Northrop Grumman’s X-47B UCAS-D carrier-borne unmanned combat air system demonstrator is currently undergoing sub-system checks before final assembly for a first flight date in November next year. Having been developed at El Segundo, the first X-47B (AV-1) is now at Palmdale, California, where the vehicle’s centerbody/inner wing structure is essentially complete.
The X-47B is a U.S. Navy program to demonstrate the use of an unmanned, tailless aircraft for carrier-borne operations. There are many challenges involved, such as the catapult launch when the vehicle has to rapidly transition between flight modes. The UCAS-D has to fit into carrier patterns and be capable of being waved off (go round) on command from any of a number of controllers, from the landing signals officer to the combat control center.
Arrested landings are not seen as too much of a challenge, and simulations and trials by surrogate aircraft (F/A-18) show a very small touchdown dispersion pattern. More of a problem, however, is what to do with the UCAV once it is back on the deck. It is standard practice for manned aircraft to be moved with someone in the cockpit to man the brakes in an emergency. Obviously that is not possible with a UCAV. One solution may be to have a “brake-rider” walking alongside the vehicle while it is being towed, with his or her hand on a “dead man’s switch.”
Following extensive tests of the system on a ground-based “iron bird” systems rig, the X-47B AV-1 will fly from Palmdale but move to Edwards AFB for initial tests. It will then be moved to Patuxent River, Maryland, for trials on the base’s carrier systems. It will also spend some time at Lakehurst, New Jersey.

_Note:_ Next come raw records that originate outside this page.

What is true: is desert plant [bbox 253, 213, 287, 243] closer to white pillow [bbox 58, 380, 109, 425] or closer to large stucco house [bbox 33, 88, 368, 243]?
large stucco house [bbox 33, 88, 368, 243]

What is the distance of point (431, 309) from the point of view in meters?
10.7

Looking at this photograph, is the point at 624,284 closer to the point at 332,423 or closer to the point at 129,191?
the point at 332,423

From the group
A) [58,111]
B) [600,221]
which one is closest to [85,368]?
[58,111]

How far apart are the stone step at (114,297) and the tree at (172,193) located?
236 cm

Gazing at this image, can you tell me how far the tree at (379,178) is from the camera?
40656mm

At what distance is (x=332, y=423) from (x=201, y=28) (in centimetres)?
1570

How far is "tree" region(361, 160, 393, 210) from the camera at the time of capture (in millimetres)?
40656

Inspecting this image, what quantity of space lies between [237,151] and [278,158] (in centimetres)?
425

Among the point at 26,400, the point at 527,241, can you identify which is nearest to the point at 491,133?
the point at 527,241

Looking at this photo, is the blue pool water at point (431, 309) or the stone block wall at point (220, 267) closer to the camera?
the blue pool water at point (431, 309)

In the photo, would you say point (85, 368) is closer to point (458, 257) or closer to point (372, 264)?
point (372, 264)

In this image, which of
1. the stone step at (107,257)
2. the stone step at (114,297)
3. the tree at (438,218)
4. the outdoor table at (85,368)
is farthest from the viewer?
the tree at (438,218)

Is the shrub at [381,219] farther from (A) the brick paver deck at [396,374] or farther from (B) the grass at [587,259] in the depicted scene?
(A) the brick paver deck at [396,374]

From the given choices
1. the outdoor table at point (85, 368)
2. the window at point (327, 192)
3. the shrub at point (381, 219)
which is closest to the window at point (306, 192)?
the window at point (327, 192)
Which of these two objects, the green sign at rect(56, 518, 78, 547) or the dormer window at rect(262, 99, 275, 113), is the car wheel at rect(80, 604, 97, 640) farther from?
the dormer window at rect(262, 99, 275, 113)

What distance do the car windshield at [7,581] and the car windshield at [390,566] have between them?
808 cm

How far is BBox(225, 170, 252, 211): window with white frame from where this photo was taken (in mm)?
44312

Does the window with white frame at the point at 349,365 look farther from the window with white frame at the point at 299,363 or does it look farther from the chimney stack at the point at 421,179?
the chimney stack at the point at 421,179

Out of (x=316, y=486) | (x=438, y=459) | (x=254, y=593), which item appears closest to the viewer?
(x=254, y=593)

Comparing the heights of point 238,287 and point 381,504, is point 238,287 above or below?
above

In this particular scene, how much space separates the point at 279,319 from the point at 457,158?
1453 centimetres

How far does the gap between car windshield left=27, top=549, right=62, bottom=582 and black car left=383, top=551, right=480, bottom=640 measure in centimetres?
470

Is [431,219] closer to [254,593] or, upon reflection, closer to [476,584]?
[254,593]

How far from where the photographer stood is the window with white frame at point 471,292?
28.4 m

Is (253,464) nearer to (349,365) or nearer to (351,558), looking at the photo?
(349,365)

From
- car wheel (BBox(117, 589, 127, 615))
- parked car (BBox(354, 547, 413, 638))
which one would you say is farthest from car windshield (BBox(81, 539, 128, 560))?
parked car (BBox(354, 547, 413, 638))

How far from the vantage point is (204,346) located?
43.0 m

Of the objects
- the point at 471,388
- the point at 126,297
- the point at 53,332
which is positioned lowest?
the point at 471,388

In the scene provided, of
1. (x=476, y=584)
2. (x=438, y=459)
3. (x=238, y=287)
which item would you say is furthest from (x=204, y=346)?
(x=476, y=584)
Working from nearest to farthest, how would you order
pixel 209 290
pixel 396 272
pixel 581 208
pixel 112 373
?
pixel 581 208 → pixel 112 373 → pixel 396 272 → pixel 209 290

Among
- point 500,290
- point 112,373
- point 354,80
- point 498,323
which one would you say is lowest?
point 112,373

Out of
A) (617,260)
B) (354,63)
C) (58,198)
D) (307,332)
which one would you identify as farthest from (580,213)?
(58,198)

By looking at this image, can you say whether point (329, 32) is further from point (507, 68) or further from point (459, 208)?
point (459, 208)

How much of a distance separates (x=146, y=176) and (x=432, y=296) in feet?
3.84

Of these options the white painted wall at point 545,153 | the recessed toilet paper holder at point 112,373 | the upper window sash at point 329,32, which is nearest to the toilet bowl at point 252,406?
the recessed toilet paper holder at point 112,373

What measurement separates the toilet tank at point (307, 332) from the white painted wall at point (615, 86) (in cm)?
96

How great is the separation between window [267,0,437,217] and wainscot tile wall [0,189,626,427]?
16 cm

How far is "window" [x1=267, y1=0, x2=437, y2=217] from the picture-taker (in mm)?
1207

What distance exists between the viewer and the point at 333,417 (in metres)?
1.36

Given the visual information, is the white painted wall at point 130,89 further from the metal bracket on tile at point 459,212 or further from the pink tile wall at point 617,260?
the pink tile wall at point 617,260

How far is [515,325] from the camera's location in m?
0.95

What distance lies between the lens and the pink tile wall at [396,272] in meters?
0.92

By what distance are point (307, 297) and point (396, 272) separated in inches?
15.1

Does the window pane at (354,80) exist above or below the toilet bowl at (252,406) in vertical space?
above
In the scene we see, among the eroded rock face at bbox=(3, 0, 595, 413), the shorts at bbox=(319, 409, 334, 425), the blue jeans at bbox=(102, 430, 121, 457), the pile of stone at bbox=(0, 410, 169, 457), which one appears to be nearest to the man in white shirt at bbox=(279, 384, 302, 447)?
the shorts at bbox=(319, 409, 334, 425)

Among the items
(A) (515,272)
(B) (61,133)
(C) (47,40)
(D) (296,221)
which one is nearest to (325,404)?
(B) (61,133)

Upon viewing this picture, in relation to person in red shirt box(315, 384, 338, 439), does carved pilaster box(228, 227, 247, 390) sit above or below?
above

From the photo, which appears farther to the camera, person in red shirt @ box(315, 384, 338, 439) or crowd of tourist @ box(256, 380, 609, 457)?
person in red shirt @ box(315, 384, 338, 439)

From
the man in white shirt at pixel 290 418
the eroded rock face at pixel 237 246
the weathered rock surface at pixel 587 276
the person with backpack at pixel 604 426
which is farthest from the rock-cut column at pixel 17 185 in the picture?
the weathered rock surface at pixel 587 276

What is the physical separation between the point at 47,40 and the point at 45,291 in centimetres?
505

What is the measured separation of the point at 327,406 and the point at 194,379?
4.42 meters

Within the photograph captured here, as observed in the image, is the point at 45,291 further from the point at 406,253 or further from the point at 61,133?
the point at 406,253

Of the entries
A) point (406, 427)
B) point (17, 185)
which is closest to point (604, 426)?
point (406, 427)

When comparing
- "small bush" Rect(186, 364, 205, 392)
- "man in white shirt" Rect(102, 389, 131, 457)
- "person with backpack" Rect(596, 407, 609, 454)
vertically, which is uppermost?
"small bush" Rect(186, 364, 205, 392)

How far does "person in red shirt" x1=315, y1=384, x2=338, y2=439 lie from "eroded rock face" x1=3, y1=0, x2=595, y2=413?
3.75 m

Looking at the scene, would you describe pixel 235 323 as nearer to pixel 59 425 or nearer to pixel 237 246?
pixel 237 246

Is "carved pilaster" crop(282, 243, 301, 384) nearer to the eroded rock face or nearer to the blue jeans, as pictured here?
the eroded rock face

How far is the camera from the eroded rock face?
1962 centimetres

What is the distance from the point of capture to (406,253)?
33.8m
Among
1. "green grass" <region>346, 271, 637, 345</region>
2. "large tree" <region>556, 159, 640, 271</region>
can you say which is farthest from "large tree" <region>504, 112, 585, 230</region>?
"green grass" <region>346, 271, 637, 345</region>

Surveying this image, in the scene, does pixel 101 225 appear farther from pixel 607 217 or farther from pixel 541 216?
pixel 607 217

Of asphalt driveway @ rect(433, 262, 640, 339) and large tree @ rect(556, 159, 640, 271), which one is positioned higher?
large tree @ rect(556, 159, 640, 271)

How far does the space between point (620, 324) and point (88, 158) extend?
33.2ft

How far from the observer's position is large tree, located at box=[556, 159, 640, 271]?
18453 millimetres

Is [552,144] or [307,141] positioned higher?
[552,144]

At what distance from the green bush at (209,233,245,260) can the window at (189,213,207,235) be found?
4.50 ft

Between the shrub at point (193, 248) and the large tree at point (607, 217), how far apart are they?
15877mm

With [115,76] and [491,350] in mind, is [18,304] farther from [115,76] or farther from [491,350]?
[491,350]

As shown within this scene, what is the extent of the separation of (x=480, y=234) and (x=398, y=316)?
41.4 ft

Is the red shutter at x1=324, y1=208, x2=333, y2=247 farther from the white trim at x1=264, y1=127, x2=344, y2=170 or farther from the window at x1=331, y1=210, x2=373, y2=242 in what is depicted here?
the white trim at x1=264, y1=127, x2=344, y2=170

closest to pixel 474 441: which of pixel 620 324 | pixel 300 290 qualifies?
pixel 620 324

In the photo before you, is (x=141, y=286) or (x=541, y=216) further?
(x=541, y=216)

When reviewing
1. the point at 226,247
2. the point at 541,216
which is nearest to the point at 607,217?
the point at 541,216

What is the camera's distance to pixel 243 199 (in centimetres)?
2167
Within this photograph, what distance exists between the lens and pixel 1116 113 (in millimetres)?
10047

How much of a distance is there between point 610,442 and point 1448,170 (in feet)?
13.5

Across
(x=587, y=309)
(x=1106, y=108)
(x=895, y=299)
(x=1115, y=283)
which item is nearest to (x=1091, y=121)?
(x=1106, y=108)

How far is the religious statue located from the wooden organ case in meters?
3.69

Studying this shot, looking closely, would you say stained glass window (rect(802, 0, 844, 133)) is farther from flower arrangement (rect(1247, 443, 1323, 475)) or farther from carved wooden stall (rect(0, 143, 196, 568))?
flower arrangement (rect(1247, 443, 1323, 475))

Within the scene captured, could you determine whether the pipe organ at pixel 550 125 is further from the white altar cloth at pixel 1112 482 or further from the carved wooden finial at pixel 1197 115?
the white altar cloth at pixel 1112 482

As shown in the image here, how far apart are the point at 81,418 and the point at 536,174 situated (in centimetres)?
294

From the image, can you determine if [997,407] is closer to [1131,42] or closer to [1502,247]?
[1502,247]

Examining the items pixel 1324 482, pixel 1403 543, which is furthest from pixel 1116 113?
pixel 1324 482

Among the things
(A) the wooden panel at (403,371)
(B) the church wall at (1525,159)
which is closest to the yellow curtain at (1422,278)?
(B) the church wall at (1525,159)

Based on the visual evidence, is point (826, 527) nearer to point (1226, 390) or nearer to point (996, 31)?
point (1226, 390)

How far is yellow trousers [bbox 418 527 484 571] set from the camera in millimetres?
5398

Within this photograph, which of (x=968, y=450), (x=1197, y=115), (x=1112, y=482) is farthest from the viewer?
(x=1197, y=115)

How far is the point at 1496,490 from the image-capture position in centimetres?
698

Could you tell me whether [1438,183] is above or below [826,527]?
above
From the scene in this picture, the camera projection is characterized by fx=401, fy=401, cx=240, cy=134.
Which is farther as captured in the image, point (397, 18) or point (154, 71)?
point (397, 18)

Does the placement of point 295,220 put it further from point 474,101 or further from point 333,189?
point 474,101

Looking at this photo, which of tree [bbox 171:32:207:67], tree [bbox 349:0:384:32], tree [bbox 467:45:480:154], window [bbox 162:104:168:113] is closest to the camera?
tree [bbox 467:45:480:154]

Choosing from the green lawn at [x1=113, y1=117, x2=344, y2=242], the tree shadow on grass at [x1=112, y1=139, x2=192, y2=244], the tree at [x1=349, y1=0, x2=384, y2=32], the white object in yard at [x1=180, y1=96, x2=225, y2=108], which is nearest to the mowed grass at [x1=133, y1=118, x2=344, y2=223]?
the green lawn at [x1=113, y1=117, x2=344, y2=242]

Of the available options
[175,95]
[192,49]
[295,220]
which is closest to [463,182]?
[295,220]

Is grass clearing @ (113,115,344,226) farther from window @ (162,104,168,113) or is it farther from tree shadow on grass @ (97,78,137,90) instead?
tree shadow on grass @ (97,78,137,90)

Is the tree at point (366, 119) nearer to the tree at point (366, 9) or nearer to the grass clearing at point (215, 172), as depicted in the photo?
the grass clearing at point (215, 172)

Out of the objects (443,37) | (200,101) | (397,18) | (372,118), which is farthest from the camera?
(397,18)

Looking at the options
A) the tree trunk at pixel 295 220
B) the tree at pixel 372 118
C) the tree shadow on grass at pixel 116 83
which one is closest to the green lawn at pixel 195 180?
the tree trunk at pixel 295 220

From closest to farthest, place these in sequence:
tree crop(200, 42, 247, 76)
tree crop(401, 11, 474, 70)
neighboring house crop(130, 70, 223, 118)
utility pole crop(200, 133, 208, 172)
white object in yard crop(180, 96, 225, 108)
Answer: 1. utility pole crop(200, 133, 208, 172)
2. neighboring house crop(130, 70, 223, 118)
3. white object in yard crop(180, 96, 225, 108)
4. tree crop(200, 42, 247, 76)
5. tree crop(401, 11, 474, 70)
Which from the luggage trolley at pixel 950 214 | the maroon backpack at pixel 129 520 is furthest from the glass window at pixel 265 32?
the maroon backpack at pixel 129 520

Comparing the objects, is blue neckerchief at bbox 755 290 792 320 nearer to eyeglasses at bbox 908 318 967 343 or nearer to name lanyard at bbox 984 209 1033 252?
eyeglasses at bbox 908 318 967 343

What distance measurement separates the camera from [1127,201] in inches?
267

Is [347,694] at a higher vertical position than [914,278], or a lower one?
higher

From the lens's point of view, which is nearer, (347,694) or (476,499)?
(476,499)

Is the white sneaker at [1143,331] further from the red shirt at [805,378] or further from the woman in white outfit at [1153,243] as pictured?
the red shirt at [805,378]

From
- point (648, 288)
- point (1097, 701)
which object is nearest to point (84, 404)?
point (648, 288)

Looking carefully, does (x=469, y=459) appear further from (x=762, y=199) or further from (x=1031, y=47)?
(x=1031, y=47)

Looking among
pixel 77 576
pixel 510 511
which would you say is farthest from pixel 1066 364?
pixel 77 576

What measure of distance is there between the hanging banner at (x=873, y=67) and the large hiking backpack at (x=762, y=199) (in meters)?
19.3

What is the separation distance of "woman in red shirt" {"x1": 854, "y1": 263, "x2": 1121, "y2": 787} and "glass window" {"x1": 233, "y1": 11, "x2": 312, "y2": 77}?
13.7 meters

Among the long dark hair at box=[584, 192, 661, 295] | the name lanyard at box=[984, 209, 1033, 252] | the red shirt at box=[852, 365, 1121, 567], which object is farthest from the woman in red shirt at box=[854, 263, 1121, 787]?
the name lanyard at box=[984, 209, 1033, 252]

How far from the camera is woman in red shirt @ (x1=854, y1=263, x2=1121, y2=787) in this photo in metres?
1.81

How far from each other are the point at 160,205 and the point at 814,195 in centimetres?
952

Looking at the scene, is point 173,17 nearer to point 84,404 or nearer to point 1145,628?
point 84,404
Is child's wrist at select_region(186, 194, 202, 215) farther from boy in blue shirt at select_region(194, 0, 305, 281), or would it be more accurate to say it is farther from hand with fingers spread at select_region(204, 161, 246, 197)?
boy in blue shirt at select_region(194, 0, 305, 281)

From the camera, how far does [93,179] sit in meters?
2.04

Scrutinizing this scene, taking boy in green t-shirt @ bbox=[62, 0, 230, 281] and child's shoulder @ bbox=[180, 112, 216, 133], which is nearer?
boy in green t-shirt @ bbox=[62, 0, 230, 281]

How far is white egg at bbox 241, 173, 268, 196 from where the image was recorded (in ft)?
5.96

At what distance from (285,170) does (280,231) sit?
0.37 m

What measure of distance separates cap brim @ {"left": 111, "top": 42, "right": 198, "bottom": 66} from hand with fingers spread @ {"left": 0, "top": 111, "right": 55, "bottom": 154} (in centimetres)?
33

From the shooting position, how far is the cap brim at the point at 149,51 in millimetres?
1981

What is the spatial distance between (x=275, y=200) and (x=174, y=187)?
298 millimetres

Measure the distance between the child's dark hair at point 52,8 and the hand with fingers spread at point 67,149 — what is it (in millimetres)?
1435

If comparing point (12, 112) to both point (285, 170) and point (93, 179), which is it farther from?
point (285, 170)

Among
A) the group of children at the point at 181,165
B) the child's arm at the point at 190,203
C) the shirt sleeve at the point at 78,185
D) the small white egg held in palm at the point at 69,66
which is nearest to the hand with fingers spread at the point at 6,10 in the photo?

At the end of 2011 AV-1 is scheduled to go to sea, with USS Harry S. Truman the lead contender under the current carrier cycle plans. By that time AV-1 should have been joined by the second X-47B, which should fly in early 2011. A truncated test program at Edwards and Patuxent River will clear it to join AV-1 at sea.
Gene Fraser from Northrop Grumman’s Integrated Systems Western Division reports “good support from the U.S. Navy.” This is despite rumblings of disquiet in the Navy concerning unmanned carrier operations, and even program cancellation. If the UCAS survives, then an SDD phase will begin in 2014. One program clouding the UCAS issue is the Navy’s F/A-XX, a notional follow-on to the Super Hornet. This could be manned or unmanned, with IOC planned for 2025, some years after UCAS could be ready for duty. If UCAS goes ahead, it is not clear how F/A-XX might fit into a carrier deck already loaded with UCAS and JSFs.